Getting started with HPC

From ALICE Documentation

Revision as of 22:12, 9 April 2020 by Dijkbvan (talk | contribs)

What is HPC?

What is HPC?

“High-Performance Computing” (HPC) is computing on a “supercomputer”, a computer at the frontline of contemporary processing capacity – particularly speed of calculation and available memory.

While the supercomputers in the early days (around 1970) used only a few processors, in the 1990s machines with thousands of processors began to appear and, by the end of the 20th century, massively parallel supercomputers with tens of thousands of “off-the-shelf” processors were the norm. A large number of dedicated processors are placed in close proximity to each other in a computer cluster.

A computer cluster consists of a set of loosely or tightly connected computers that work together so that in many respects they can be viewed as a single system.

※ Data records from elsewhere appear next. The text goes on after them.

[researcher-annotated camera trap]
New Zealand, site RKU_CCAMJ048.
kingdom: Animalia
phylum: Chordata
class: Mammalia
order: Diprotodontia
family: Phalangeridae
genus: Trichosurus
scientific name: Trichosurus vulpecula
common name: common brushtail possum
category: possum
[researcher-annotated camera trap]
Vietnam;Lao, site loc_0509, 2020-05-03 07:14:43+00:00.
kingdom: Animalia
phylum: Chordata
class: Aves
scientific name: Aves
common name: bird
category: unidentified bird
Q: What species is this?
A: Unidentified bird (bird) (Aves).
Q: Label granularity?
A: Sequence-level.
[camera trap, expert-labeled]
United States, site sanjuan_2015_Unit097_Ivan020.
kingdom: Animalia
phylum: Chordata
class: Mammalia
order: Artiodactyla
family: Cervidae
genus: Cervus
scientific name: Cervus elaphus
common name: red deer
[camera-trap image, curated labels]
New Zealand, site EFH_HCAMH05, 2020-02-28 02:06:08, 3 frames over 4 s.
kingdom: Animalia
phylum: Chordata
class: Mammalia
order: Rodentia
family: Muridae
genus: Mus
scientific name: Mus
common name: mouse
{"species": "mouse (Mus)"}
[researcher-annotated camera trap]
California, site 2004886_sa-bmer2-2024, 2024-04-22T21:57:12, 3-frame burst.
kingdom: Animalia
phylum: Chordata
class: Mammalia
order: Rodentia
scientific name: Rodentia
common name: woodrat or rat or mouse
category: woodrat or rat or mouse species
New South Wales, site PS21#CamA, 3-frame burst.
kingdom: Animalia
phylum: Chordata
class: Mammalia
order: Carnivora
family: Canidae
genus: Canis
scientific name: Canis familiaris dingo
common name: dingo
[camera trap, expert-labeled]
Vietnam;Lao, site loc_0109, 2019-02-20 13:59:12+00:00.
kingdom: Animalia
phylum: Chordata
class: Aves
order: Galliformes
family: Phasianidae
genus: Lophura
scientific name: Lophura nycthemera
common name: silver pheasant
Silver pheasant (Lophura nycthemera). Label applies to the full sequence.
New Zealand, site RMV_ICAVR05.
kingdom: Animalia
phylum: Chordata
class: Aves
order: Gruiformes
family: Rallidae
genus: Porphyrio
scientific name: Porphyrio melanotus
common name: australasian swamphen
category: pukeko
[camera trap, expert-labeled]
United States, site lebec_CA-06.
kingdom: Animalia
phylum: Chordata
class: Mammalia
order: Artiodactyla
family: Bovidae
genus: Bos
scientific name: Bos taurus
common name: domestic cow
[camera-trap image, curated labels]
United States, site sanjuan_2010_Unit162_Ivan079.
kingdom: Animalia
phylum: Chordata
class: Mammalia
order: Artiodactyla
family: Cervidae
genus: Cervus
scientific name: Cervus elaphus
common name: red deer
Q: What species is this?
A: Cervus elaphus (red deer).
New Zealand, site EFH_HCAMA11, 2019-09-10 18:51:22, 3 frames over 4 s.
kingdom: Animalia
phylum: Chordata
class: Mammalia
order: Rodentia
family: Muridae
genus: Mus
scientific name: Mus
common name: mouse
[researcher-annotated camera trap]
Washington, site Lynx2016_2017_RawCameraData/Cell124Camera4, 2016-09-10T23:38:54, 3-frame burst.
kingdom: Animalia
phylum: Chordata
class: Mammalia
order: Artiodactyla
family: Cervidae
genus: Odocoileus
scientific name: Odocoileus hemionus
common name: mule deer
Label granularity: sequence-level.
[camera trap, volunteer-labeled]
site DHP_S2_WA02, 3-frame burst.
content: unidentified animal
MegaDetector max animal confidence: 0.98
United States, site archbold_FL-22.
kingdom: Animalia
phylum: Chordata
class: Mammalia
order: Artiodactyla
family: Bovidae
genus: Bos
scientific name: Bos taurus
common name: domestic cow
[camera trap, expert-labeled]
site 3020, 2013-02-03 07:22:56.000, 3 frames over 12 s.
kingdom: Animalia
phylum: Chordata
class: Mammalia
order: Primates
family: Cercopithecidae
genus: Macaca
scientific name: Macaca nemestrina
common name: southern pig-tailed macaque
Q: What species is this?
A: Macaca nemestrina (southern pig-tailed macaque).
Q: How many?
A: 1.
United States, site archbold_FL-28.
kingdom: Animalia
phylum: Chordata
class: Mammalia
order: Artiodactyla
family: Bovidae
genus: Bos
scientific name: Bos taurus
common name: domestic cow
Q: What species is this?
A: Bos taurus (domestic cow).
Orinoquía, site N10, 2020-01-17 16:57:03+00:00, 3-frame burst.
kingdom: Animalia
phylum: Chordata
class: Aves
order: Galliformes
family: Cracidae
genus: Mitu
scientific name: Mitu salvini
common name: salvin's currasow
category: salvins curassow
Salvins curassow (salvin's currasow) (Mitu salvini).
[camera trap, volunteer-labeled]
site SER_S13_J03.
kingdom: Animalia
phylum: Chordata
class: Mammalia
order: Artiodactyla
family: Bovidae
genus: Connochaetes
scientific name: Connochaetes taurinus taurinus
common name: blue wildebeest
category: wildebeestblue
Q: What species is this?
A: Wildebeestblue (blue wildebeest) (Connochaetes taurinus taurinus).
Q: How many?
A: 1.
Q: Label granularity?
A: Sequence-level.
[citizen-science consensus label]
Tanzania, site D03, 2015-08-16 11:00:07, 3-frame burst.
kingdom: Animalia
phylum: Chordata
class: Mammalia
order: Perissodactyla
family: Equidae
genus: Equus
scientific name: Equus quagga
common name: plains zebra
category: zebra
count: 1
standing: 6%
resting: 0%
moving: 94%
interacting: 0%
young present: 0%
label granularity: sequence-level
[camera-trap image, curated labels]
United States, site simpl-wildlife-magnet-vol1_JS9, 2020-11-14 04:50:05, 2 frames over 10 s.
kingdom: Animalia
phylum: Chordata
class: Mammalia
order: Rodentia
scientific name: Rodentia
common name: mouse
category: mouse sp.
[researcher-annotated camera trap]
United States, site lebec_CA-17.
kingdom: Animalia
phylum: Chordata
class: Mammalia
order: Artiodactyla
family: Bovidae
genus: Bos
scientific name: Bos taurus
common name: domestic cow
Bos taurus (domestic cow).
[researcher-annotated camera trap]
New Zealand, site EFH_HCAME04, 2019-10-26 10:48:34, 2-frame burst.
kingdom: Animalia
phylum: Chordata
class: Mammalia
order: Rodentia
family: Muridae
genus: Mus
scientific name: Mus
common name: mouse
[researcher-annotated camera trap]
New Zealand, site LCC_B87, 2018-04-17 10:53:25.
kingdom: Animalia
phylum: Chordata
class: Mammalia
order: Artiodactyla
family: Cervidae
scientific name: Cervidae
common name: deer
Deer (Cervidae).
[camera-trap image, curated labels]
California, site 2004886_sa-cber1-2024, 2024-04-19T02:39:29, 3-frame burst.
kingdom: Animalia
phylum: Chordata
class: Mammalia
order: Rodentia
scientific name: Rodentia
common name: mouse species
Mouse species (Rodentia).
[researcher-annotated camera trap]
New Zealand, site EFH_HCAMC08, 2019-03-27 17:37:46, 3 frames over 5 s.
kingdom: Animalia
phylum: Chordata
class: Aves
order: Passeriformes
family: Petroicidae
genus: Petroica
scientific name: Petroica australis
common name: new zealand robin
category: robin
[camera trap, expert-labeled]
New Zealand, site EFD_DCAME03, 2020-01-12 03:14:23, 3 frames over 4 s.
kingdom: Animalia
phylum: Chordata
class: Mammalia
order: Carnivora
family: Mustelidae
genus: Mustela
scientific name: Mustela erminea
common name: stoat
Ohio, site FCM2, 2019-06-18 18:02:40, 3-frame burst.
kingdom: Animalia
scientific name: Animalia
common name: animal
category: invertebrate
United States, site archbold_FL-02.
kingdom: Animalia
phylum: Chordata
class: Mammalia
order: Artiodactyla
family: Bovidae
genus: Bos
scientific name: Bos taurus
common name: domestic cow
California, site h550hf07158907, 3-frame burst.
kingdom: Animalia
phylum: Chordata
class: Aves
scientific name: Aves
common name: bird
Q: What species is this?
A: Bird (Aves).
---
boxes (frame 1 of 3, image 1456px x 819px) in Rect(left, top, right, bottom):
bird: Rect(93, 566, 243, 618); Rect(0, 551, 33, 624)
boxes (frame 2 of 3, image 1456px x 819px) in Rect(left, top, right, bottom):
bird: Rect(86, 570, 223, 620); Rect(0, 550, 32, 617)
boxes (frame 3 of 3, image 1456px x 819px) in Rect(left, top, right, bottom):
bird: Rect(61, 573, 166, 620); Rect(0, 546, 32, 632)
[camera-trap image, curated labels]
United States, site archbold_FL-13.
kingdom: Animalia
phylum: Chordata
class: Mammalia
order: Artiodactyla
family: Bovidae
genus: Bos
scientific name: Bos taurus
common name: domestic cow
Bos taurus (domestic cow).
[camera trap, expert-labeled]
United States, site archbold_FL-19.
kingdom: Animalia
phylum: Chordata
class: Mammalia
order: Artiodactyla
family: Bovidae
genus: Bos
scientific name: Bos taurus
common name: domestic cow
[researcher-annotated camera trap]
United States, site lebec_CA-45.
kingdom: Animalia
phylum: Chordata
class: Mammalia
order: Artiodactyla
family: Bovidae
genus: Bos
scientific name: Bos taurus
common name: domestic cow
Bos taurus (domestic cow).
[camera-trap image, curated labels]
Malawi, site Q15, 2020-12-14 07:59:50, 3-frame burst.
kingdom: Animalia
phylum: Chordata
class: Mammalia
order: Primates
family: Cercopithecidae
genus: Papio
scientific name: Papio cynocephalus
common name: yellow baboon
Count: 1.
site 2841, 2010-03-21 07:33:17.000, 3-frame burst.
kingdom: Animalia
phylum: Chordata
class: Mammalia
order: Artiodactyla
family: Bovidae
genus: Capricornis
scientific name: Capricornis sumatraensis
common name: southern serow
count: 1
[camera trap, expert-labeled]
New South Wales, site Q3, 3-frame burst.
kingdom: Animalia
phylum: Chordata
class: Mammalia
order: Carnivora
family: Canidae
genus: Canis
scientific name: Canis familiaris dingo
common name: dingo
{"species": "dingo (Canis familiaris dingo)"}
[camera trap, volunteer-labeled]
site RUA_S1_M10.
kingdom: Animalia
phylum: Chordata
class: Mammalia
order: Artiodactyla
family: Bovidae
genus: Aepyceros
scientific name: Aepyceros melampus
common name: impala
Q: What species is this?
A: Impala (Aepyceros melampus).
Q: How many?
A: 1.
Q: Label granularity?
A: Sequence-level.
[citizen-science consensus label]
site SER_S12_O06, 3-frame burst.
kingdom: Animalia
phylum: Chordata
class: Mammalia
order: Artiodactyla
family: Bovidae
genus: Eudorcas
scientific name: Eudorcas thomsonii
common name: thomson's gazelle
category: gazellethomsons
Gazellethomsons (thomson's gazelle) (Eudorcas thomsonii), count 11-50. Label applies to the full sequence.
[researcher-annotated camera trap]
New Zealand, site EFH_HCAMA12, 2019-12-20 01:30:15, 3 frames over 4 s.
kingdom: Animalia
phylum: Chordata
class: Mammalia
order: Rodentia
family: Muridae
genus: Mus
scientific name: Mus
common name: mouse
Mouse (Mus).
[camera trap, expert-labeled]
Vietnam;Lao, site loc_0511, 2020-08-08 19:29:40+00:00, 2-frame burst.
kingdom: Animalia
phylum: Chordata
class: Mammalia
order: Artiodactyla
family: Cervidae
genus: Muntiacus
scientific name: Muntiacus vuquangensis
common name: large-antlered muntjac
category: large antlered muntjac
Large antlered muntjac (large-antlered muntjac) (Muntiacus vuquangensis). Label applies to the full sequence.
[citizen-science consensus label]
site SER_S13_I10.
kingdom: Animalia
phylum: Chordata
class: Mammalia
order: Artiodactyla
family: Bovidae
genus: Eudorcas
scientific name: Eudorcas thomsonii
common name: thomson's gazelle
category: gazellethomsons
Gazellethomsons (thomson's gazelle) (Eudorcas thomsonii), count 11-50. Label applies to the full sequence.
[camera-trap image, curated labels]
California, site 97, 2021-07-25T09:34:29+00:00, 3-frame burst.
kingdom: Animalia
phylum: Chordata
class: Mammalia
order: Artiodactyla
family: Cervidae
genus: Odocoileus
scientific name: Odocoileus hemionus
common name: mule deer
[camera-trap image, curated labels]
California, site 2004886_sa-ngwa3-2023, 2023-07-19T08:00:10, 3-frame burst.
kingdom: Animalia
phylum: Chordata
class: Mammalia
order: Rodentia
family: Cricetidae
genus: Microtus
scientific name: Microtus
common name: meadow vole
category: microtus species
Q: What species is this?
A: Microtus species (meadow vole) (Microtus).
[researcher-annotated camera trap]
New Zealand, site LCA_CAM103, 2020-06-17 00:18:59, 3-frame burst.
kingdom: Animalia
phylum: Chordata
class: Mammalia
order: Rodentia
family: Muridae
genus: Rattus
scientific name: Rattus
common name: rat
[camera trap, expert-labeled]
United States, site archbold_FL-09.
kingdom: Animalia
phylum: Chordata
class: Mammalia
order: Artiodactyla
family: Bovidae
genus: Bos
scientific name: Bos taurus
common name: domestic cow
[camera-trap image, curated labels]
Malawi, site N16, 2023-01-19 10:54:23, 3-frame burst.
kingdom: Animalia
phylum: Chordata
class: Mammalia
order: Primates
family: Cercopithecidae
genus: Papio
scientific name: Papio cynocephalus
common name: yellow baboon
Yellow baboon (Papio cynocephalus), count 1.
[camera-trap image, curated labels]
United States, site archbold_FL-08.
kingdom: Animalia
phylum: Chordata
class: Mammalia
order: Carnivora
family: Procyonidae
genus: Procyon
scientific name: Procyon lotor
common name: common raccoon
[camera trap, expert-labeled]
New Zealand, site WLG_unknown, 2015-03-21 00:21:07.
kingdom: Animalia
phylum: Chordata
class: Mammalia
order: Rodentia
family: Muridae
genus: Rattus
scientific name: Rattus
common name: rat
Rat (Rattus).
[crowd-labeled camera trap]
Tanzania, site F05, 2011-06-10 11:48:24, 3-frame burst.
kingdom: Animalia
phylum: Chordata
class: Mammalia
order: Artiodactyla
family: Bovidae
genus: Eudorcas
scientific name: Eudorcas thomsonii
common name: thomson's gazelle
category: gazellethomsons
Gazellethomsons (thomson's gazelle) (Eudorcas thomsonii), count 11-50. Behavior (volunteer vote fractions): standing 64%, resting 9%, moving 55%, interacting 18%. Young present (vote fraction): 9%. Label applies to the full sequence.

The components of a cluster are usually connected to each other through fast local area networks (“LAN”) with each node (computer used as a server) running its own instance of an operating system. Computer clusters emerged as a result of the convergence of a number of computing trends including the availability of low-cost microprocessors, high-speed networks, and software for high performance distributed computing.

Compute clusters are usually deployed to improve performance and availability over that of a single computer, while typically being more cost-effective than single computers of comparable speed or availability.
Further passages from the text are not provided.